La soie
L'origine de la soie et de son tissage se perd dans la nuit des temps, très loin en Chine.
Une réponse nous est cependant proposée par Confucius, qui raconte dans son livre des Odes, comment, près de trois siècles avant J.-C., la princesse chinoise Si-Ling-Chi, assise au pied d'un mûrier, buvait son thé lorsqu'un cocon tomba dans sa tasse, elle pris alors cette petite boule grisâtre, et fut toute étonnée d’en tirer un fil, fin et doux, d’une longueur extraordinaire.
Légende ou pas, ce sont bien les Chinois qui furent les premiers au monde à élever le ver à soie et dès la fin du IIe millénaire avant J.-C. ils mirent au point des métiers à tisser leur permettant de fabriquer des tissus de soie ainsi que des broderies.

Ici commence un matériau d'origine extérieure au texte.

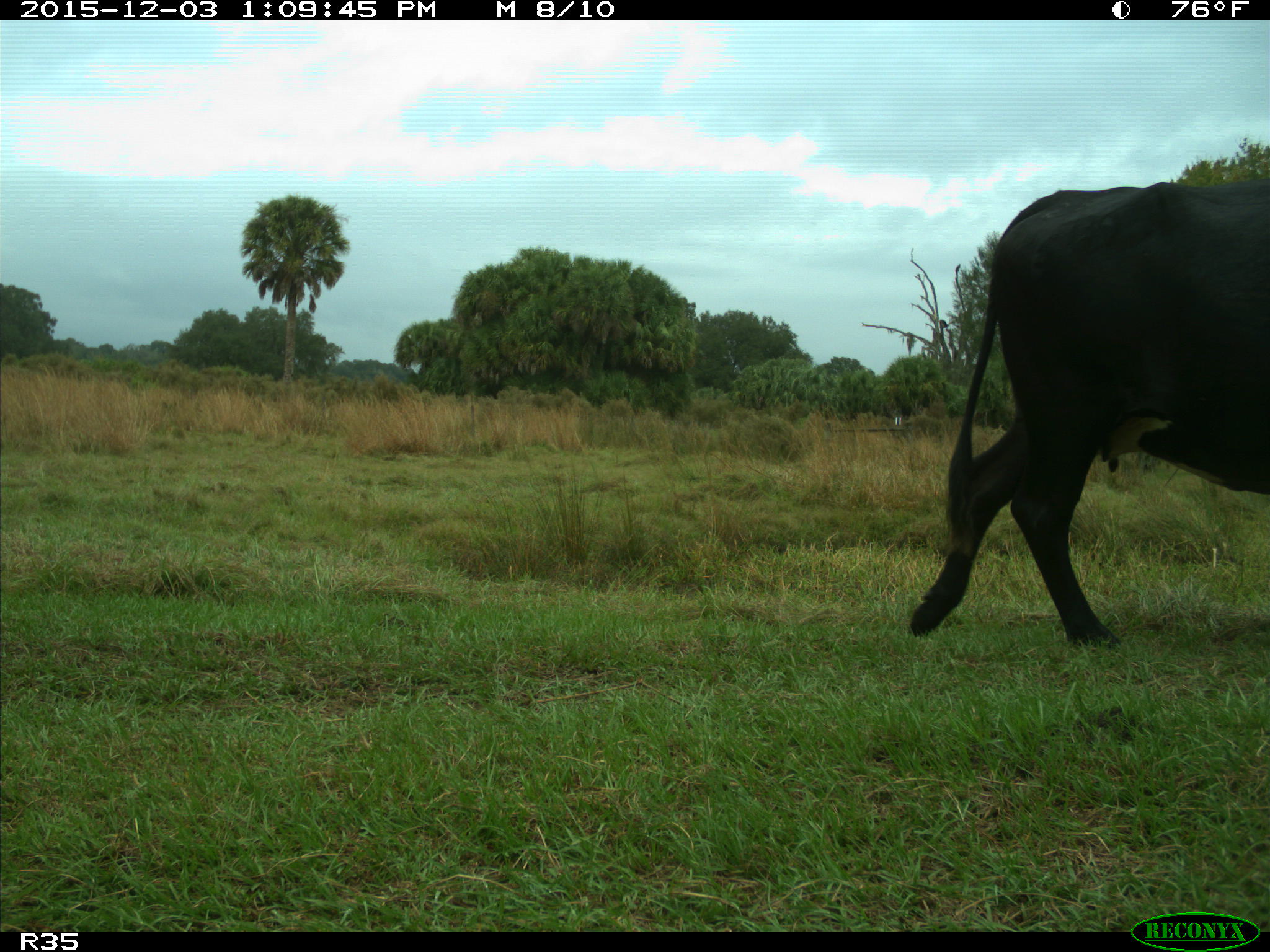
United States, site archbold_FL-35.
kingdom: Animalia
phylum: Chordata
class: Mammalia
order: Artiodactyla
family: Bovidae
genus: Bos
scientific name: Bos taurus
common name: domestic cow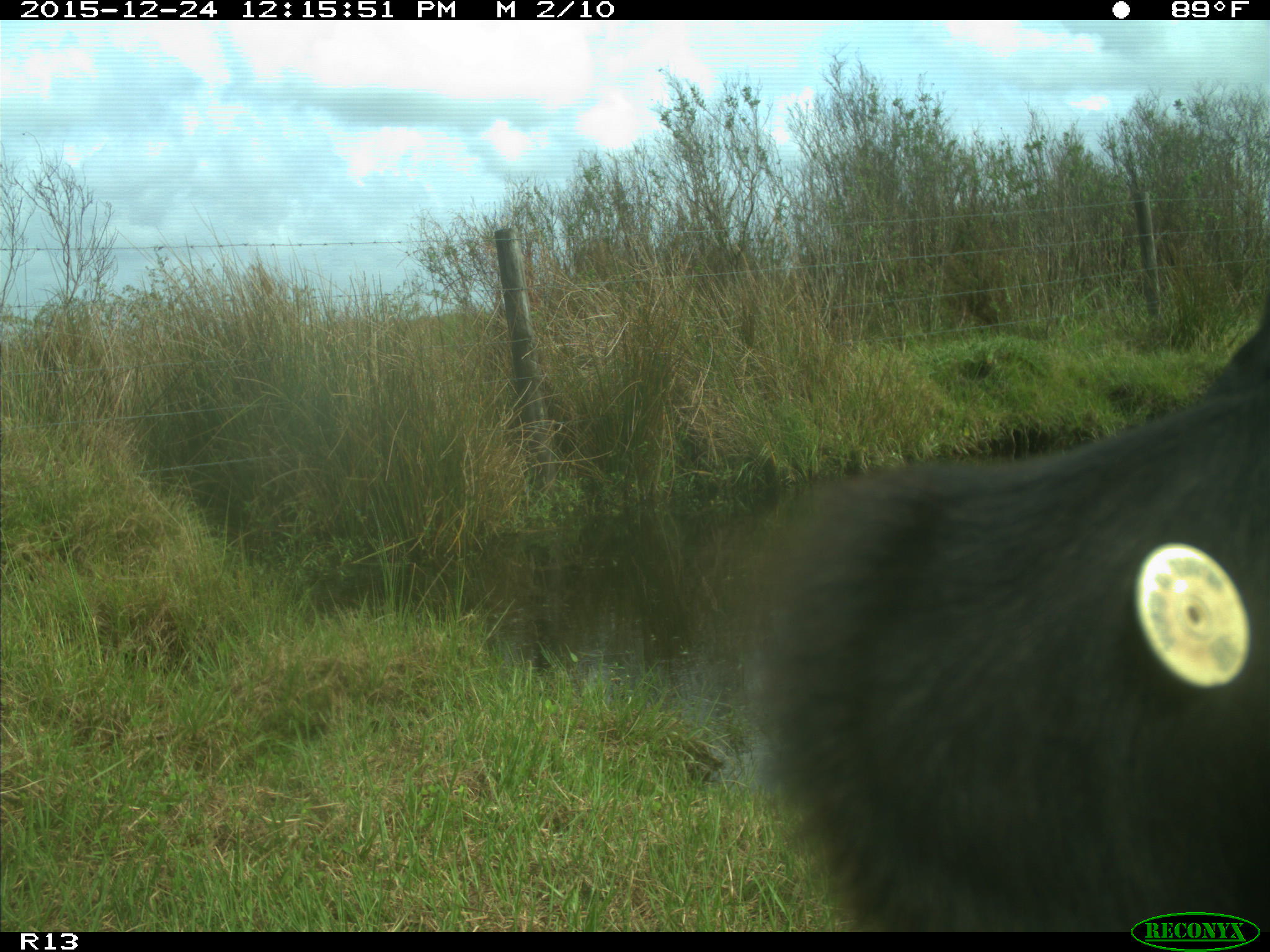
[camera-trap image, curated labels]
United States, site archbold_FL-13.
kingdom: Animalia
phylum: Chordata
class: Mammalia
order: Artiodactyla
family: Bovidae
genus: Bos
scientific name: Bos taurus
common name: domestic cow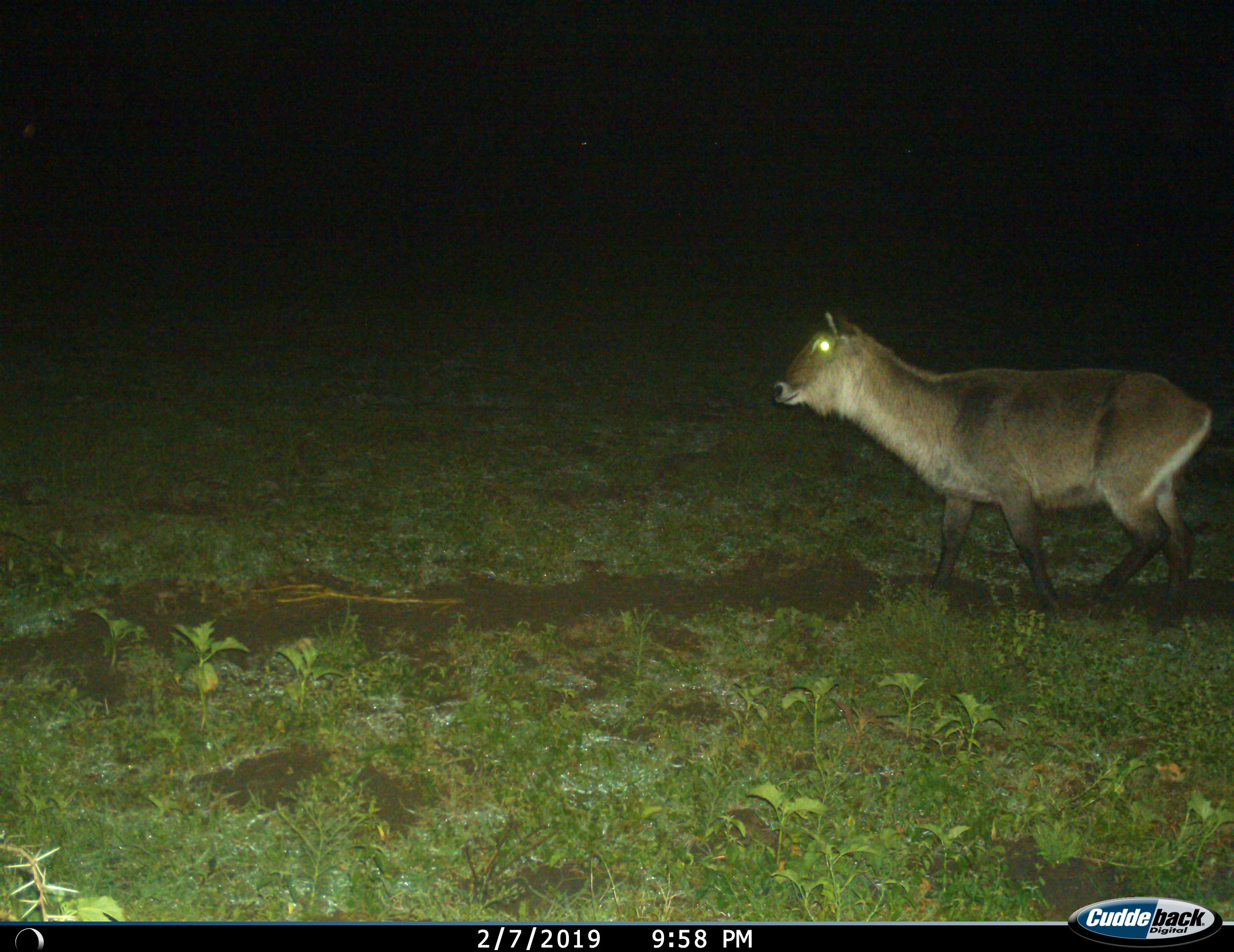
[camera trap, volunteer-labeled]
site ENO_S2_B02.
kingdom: Animalia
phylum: Chordata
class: Mammalia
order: Artiodactyla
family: Bovidae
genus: Kobus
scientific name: Kobus ellipsiprymnus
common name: waterbuck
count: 1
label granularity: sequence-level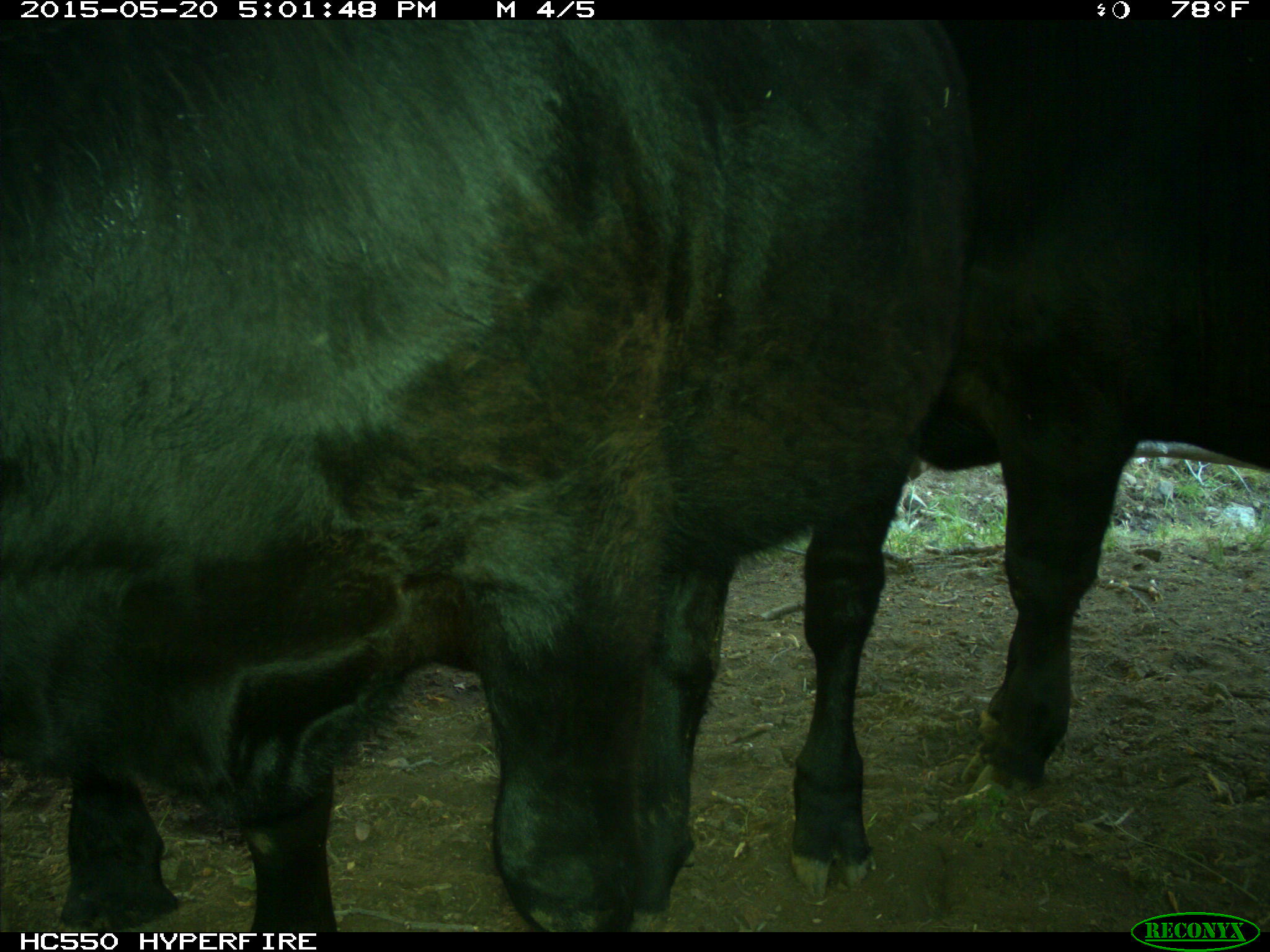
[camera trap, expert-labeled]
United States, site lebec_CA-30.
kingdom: Animalia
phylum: Chordata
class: Mammalia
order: Artiodactyla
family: Bovidae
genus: Bos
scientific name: Bos taurus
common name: domestic cow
Bos taurus (domestic cow).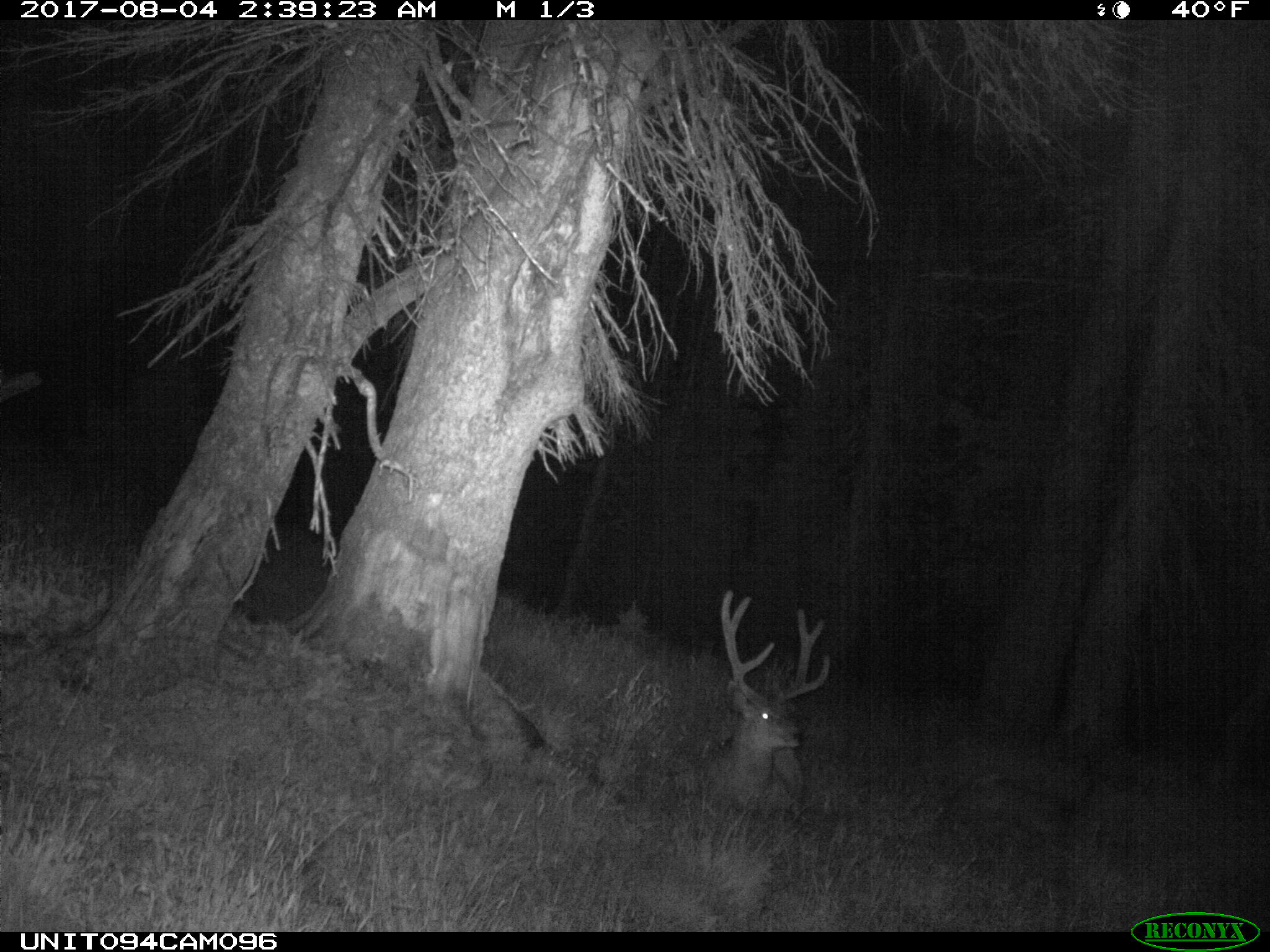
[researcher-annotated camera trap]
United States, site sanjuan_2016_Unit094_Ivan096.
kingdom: Animalia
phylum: Chordata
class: Mammalia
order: Artiodactyla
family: Cervidae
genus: Odocoileus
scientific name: Odocoileus hemionus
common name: mule deer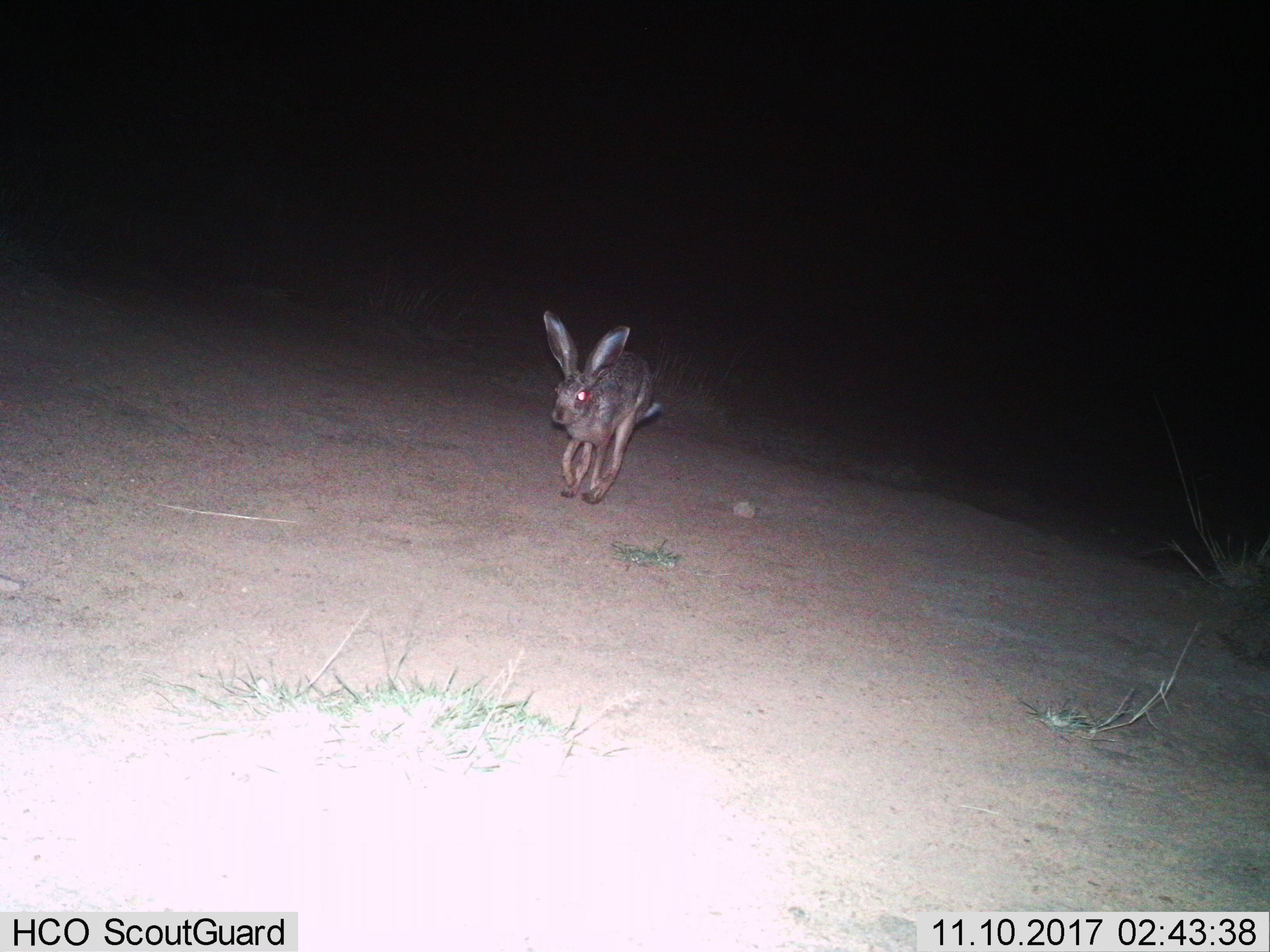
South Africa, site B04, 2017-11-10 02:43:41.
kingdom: Animalia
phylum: Chordata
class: Mammalia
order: Lagomorpha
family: Leporidae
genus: Lepus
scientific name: Lepus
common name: hare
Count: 1.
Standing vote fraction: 0%.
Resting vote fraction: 0%.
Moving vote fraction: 100%.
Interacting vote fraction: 0%.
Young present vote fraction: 0%.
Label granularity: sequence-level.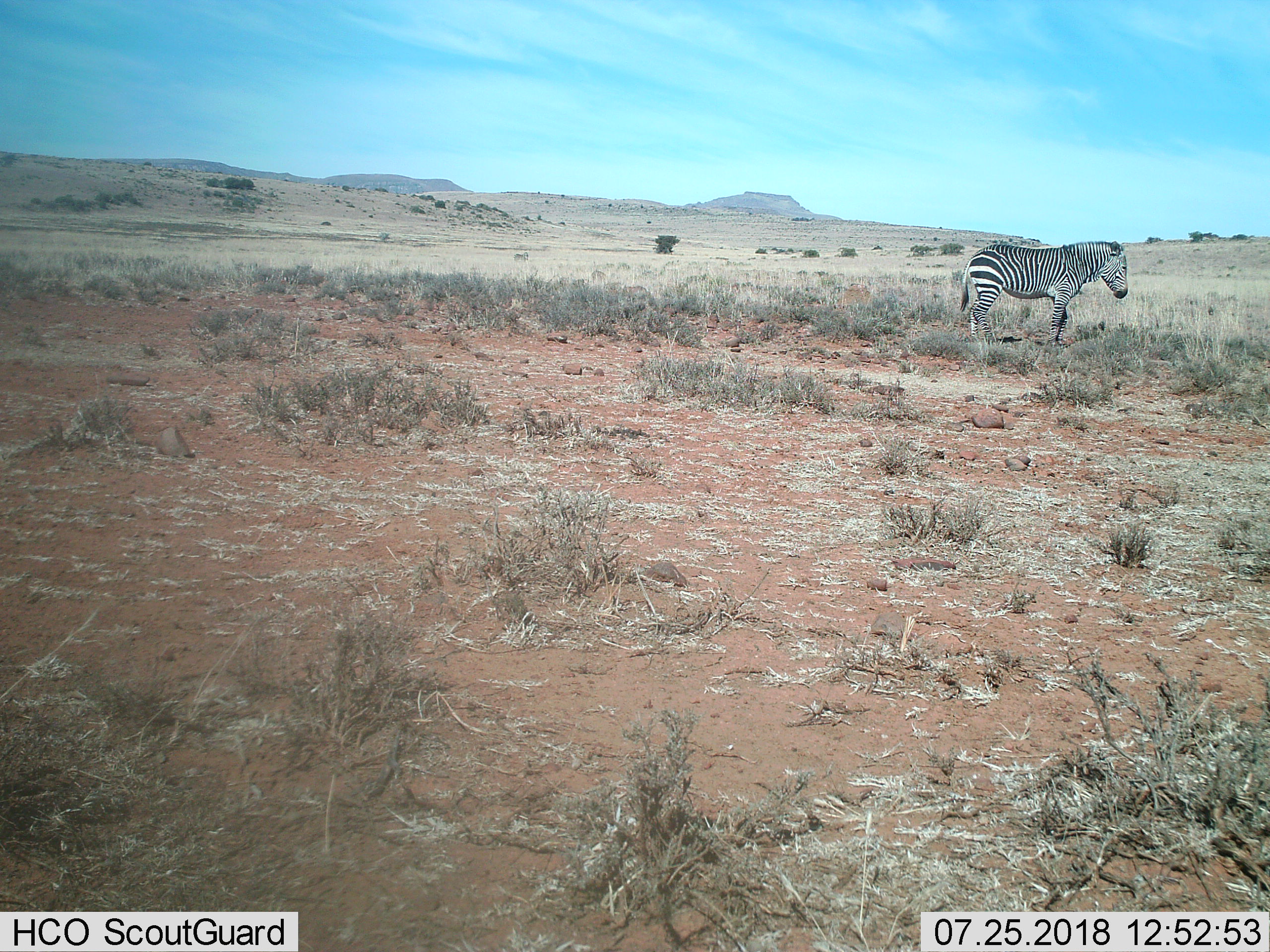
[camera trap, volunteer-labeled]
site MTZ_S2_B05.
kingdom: Animalia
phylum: Chordata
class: Mammalia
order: Perissodactyla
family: Equidae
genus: Equus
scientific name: Equus zebra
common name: mountain zebra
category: zebramountain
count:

On sait également que dès l’antiquité, de Chine en Occident, la circulation de marchandises, d’idées, de techniques et de religions se déroulait, sur une dizaine de milliers de kilomètres, une route dite "de la soie". Cette appellation, utilisée au XIXe siècle, démontre la prédominance de la soie sur les autres produits échangés et surtout, par ce qu’elle représente de luxe : qualité et coût élevé, et de mystère : fabrication, origine...
Depuis, ce terme est resté, mais en fait, on devrait dire "Les routes de la soie" car à travers les siècles et les évolutions des peuples ainsi que des pays, cette route a connu pas mal d’avatars.
C’est à Louis XI que l’industrie de la soierie à Tours doit son existence. Après un siècle de lutte intestine, la France se relève de tous ses maux : guerres, famines, épidémies, révoltes paysannes et artisanales.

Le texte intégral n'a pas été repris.